Alors, pointant du doigt la responsabilité du président de la République, elle a affirmé, lundi 17 octobre juste avant son hospitalisation, que son état de santé « s’est nettement détérioré ». Tenant nommément le président de la République en personne « pour responsable ».
« Le calife m’a empêchée de m’asseoir sur une chaise et d’exercer mon droit de manifester pacifiquement contre le processus de destruction de l’État », a aussi posté Abir Moussi.
La grève de la faim qu’elle observe, a-t-elle ajouté, est une manière « de mettre en garde le peuple tunisien contre les risques d’une dérive dictatoriale et répressive. Et ce, à travers une Constitution qui a été imposée et élaborée dans une approche unilatérale et un faux référendum ».
Abir Moussi : « Sièges en carton dans une pièce en carton »
C’est dans ce sens que la présidente du Parti destourien libre, Abir Moussi, a critiqué ceux qui vont se rendre, ce lundi 17 octobre à l’Instance supérieure indépendante pour les élections (ISIE) pour déposer leur dossier de candidature au scrutin législatif du 17 décembre prochain. Les qualifiant « de vendre la patrie » puisqu’ils cherchent à se présenter à des « élections illégales »; d’obtenir « des sièges en carton pour jouer le rôle de comparses dans la pièce en carton ». C’est ce que postait Mme Moussi, lundi 17 octobre 2022 sur sa page FB.
« Je poursuivrai en justice les tyrans et défendrai mon droit et ceux de mon parti et de mon pays, jusqu’à la dernière pulsation de mon cœur », s’est-elle écriée.
Langue de bois
Pour sa part, le chef du département de l’information au ministère de l’Intérieur, Faker Bouzghaya, a déclaré dimanche à la TAP que le mode de protestation « ne doit pas toucher l’ordre public ni le travail des fonctionnaires et des commerçants sur les lieux ». Il ajoutait que « le ministère de l’Intérieur, un ministère souverain et sensible, a installé les barrières de sécurité autour de son siège non pas pour empêcher les manifestations, mais pour se protéger du terrorisme ».

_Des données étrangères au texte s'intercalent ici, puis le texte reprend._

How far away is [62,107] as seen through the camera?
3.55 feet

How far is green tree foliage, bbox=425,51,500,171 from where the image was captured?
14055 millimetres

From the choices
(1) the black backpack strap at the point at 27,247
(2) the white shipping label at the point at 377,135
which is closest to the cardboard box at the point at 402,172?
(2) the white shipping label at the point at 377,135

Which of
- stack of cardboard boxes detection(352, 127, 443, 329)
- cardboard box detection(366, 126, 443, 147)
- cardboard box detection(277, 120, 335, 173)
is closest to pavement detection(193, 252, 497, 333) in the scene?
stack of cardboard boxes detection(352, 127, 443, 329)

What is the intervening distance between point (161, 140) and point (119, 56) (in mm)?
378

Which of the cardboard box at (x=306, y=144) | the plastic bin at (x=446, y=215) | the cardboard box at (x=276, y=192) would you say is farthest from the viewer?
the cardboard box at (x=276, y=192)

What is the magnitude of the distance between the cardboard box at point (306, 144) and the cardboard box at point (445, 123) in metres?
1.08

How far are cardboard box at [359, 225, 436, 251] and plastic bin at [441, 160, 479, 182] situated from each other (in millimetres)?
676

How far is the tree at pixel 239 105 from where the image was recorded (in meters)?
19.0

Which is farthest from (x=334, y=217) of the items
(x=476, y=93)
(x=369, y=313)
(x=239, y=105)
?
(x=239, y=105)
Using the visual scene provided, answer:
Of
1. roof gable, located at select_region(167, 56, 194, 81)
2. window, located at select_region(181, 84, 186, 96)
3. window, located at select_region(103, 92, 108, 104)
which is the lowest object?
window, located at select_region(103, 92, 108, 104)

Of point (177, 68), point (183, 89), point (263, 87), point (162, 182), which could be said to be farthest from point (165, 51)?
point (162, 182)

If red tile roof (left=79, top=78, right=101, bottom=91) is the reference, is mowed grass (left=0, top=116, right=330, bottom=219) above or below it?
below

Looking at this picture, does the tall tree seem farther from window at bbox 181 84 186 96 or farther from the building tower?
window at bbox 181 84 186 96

« Le ministère de l’Intérieur respecte la liberté et le droit de manifester. De même qu’il œuvre à protéger les protestataires et à appliquer la loi à tous, sans discrimination entre les parties politiques et sociales. Et aucune restriction n’a été imposée aux manifestants ». C’est ce qu’il soulignait dans une coutumière langue de bois.
Enfin, au-delà de l’excès de langage, est-il permis de déduire que la cheffe du parti destourien a changé son fusil d’épaule; et ce, en mettant le chef de l’Etat dans sa ligne de mire?
Choisir le moindre mal
Toute porte à croire qu’Abir Moussi est persuadée que Kaïs Saïed, qui craint que le parti destourien par candidats interposés ne s’empare d’une confortable majorité à la future Assemblée, est désormais prêt à conclure une trêve politique avec son irréductible ennemi, le mouvement Ennahdha de Rached Ghannouchi. Par conséquent, il fera tout pour l’écarter, pour ne pas « cohabiter » avec le PDL. Question de choisir, selon lui, entre la peste et le choléra.